Ia berhasil menemukan titik pangkal yang tidak diragukannya. Ia tidak meragukan
lagi bahwa ia sedang ragu-ragu. Lalu, ia merumuskan pangkal fisafatnya, yaitu
Aku berpikir, jadi aku ada (cogito ergo
sum). Jadi, akal (berpikir) menjadi pangkal filsafatnya. Oleh karena itu,
aliran ini disebut sebagai aliran rasionalisme.
Leibnitz,
seorang Jerman yang pada usia 17 tahun telah menjadi sarjana. Ia menjadi duta,
tetapi tidak meninggalkan ilmu pasti dan filsafatnya. Teorinya menyatakan,
bahwa segala sesuatu itu terjadi dari monade, tidak ada hubungannya dengan luar
dan tidak mempunyai hubungan apa pun. Pengetahuan tidak berpangkal di luar diri
kita, tetapi berpangkal diri kita sendiri, yaitu akal. Ia mengemukakan “Doctrine of innate ide” (Innate = dibawa sejak lahir).
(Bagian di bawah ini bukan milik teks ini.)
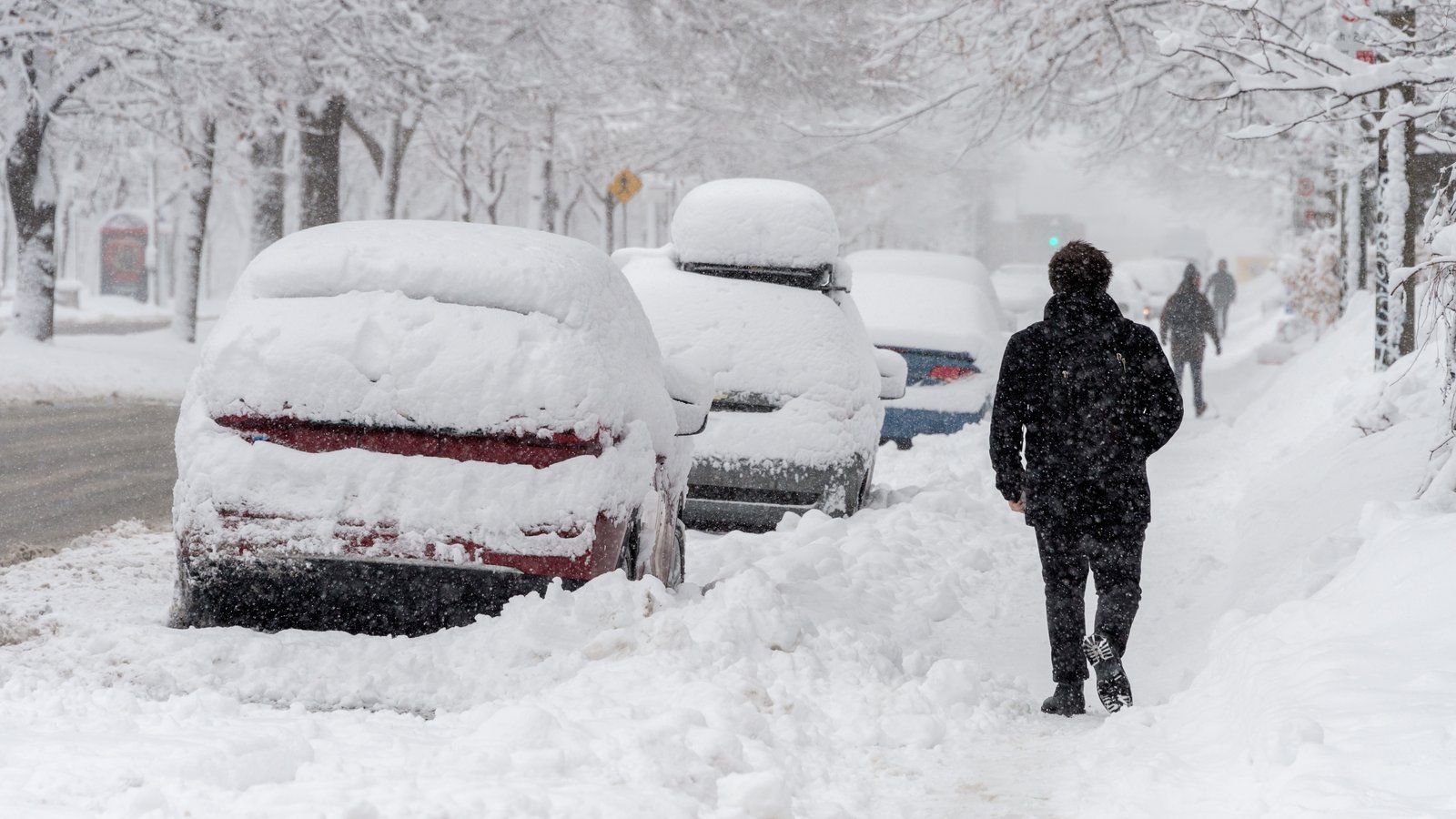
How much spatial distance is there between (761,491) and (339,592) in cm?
414

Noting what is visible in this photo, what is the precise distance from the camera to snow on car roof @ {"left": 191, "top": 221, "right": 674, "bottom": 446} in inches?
209

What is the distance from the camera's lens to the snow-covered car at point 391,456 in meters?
5.29

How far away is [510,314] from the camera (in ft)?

Gagasan-gagasan inilah yang membawa kita pada pengetahuan. Pikiran diperoleh
dari diri kita sendiri, dibawa sejak lahir. Misalnya, bujur sangkar tidak dapat
dilihat, tetapi hanya dapat dipikirkan. Jadi, bujur sangkar ada pada diri kita,
dari gagasan kita.
Wolf,
seorang Jerman yang merupakan eksponen dari rasionalisme. Ia seorang guru besar
yang menyebarkan filsafat yang berkembang pada masa itu, sifatnya rasional.
Kesimpulannya,
kaum rasionalis yakin, bahwa kita dapat memperoleh pengetahuan atas dasar
rasio, terlepas dari pengalaman. Apa yang dikatakan berdasarkan rasio, itulah
yang benar. Pengetahuan kita senantiasa berdasarkan innate ideas yang berpangkal pada rasio kita.
Empirisme
merupakan aliran yang mengakui bahwa pengetahuan itu pada hakikatnya
berdasarkan pengalaman atau empiris melalui alat indra. Empirisme menolak
pengetahuan yang semata-mata berdasarkan akal karena dipandang sebagai
spekulasi belaka yang tidak berdasarkan realitas sehingga berisiko tidak sesuai
dengan kenyataan. Pengetahuan sejati harus berdasarkan kenyataan sejati, yaitu
realitas.
Tiga
tokoh terkenal dalam kelompok empiris, yaitu John Locke, Berkeley,
dan David Hume.
John
Locke, seorang dokter Inggris yang juga penasihat raja Inggris yang sangat
hati-hati dalam berbicara. Ucapannya, “Tidak ada sesuatu pada akal yang
sebelumnya tidak ada pada indra kita (kebalikan dari Descartes)”. Jadi, indra
sebagai hal primer, sedangkan akal sebagai hal sekunder yang fungsinya sebagai
penerima. Dengan demikian, ia menolak “Doctrine
of innate ideas”.
George
Berckeley (1685-1753) adalah seorang uskup yang dinobatkan sebagai pendeta pada
1707. Berckeley lebih radikal daripada John Locke. Ucapannya sangat tegas,
“Esse est percipi atau ada karena
diamati”. Karena kemampuan yang luar biasa, ia dapat memadukan kecenderungan
metafisis dan keyakinan agamanya. Ia pernah mengkritik pendahulunya, John
Locke. Kritiknya, ia lontarkan dalam bahasa yang membuat pikiran John Locke sukar
memahaminya. Ia menyatakan, bahwa hakikat bahasa terdapat dalam penggunaan dan
pemahaman ungkapannya yang digunakan dalam struktur tertentu.
David
Hume memberikan contoh penolakannya terhadap “Doctrine of innate ideas” berupa kejadian dalam permainan billiard.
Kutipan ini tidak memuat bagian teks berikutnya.